Besides officially moving to Florida in recent weeks, Trump has some advantages in the Sunshine State and other swing states. According to a New York Times poll taken in October and released early last month, most of Trump’s base in Florida and five other swing states–around two-thirds–will back him again in 2020 without any hesitation. Even 7 percent of Hillary Clinton backers in those states approve of the president. Trump is competitive against Joe Biden in those swing states and leads Bernie Sanders in them. Trump does far better in the swing states against Elizabeth Warren.
While most minds are made up about Trump, he is in solid shape in Florida and a poll from St. Leo University released this week shows his numbers are improving in the state.
Trump is also tying himself to some fairly popular–and effective–Republicans in Florida. The RPOF is led by state Sen. Joe Gruters, R-Sarasota, a key ally of the president. Gov.
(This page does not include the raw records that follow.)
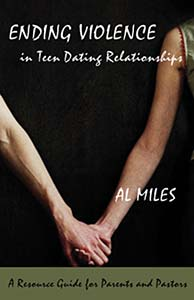 Ending Violence in Teen Dating Relationships: A Resource Guide for Parents and Pastors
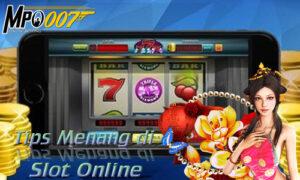 Tips Menang di Slot Online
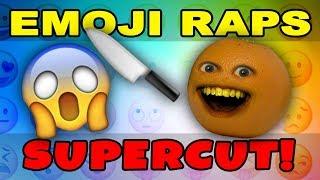Annoying Orange - EMOJI RAPS Supercut!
Ron DeSantis has remained close to the president after taking over in Tallahassee. As the St. Leo poll shows, DeSantis remains very popular in Florida which should help Trump in his efforts to nail down the state come November. The two Republicans representing Florida in the U.S. Senate–Marco Rubio and Rick Scott–also remain popular according to the poll.
Trump has another reason to focus on Florida and help the RPOF out. Simply put, while the state is almost always close, Republicans know how to win elections in Florida. The Democrats haven’t won a gubernatorial election since 1994 and there’s only member of that party–Agriculture Commissioner Nikki Fried–holding statewide office. While Barack Obama was the exception, Republicans hold the edge in Florida when it comes to presidential contests. Even in 2018, a very good year for Democrats across the nation, Republicans did well in Florida with DeSantis and Scott winning.
There are other swing states of course–Pennsylvania, Wisconsin, Michigan and, increasingly, Arizona. But Florida is the third largest state when it comes to Electoral College votes and Trump and the GOP start 2020 with the edge here over whoever ends up with the Democratic nomination.